- Author: Han Xinzi @ShowMeAI
- Tutorial address : https://www.showmeai.tech/tutorials/35
- Address of this article : https://www.showmeai.tech/article-detail/218
- Disclaimer: All rights reserved, please contact the platform and the author for reprinting and indicate the source
- Bookmark ShowMeAI for more exciting content
This series is based on the learning and summary of Mr. Wu Enda's "Deep Learning Specialization". The corresponding course videos can be viewed here .
introduction
In ShowMeAI's previous article, Neural Network Optimization Algorithms , we introduced the following:
- batch/mini-batch/ Stochastic gradient descent
- Exponentially weighted averages and bias correction
- Momentum Gradient Descent, RMSprop and Adam Algorithms
- learning rate decay
- The concept and conclusion of local optimum
In this article, we will focus on the three parts of hyperparameter debugging, BN (Batch Normalization) and deep learning programming framework.
1. Hyperparameter debugging
There are many hyperparameters ( Hyperparameters ) that need to be debugged for deep neural networks.

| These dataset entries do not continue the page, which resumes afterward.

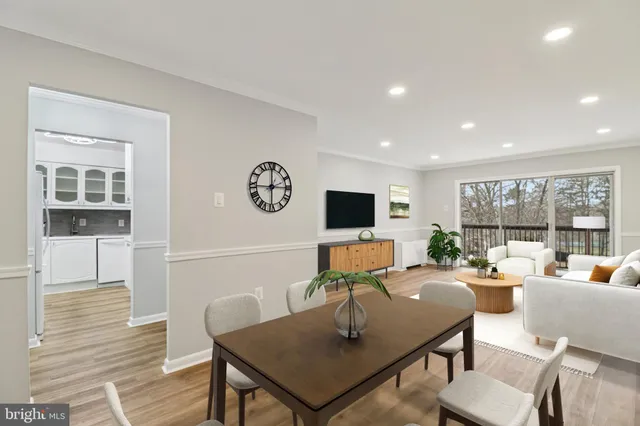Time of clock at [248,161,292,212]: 2:59
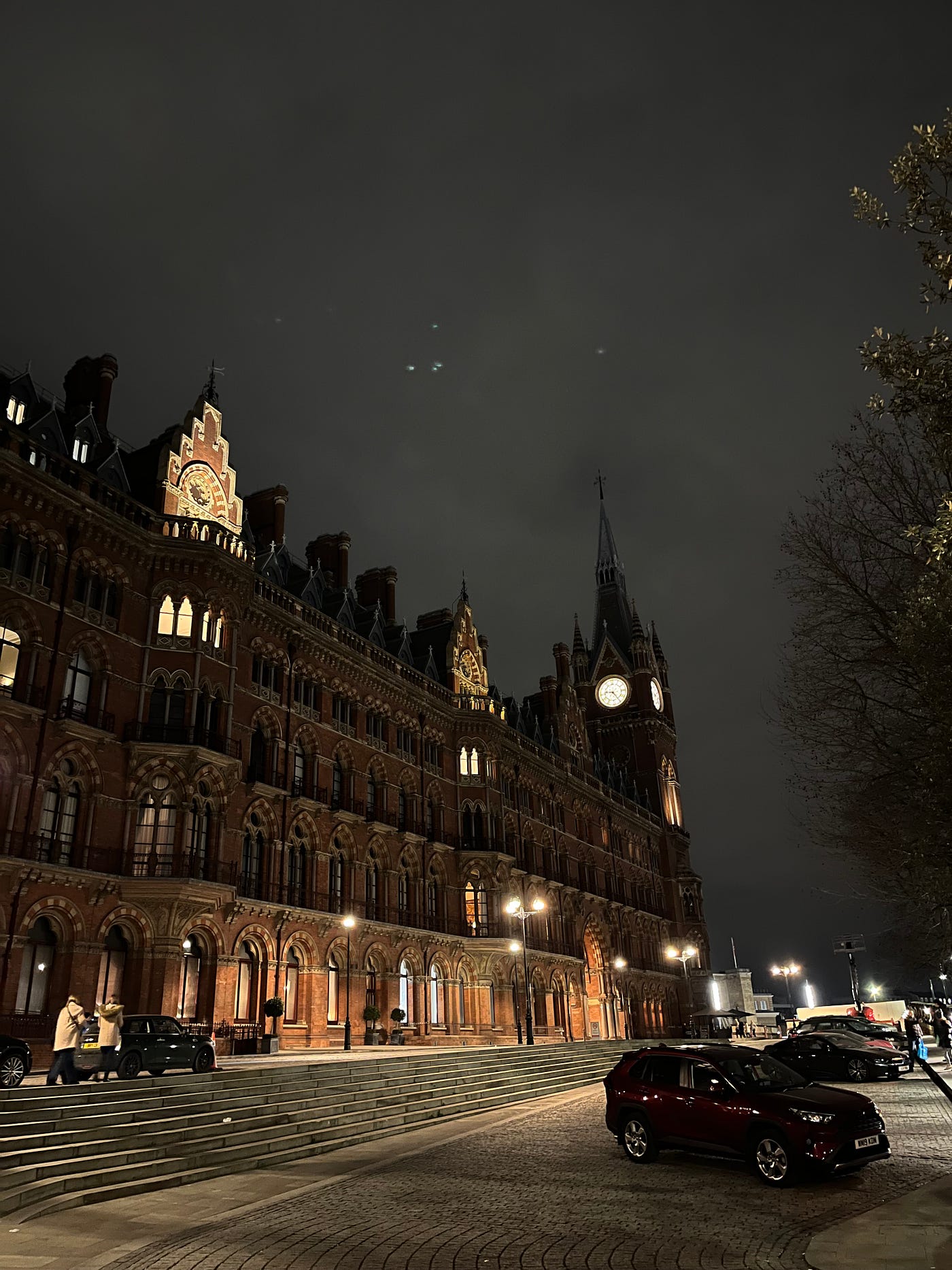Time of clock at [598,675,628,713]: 9:24
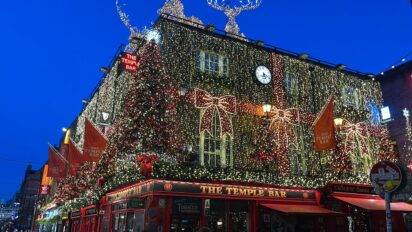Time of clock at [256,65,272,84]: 5:18
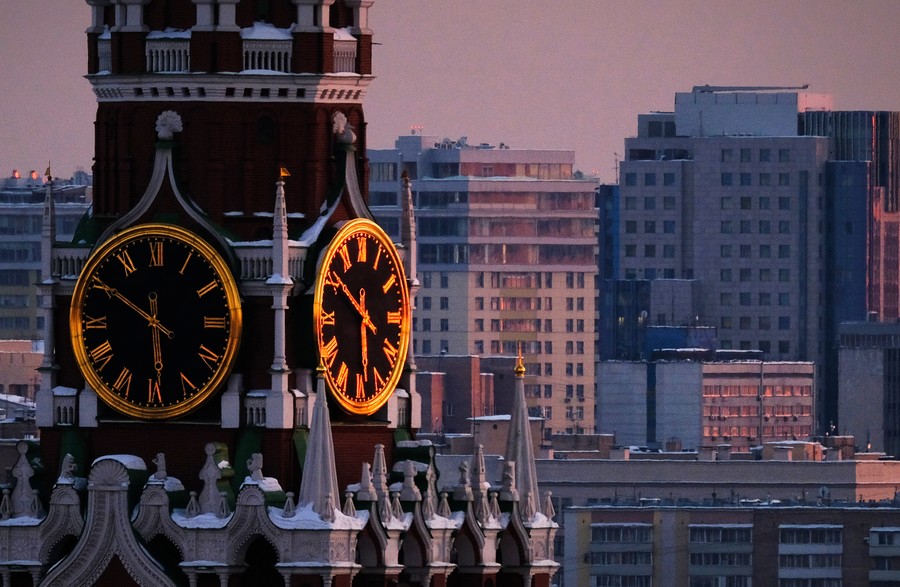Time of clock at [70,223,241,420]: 5:50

Let's take a look at how to debug them.
1.1 Ranking of importance
Among the hyperparameters mentioned by Mr. Wu Enda, the order of importance is (for reference only):
Most important :
- Learning rate\( \alpha\)
Next important :
- \( \beta\) : Momentum decay parameter, usually set to 0.9
- \( n^{[l]}\) : The number of neurons in each hidden layer (#hidden units)
- Size of Mini-Batch
Important again :
- \( \beta_1\) , \( \beta_2\) , \( \varepsilon\) : Hyperparameters of Adam's optimization algorithm, usually set to 0.9, 0.999, \( 10^{-8}\)
- \( L\) : the number of neural network layers (#layers)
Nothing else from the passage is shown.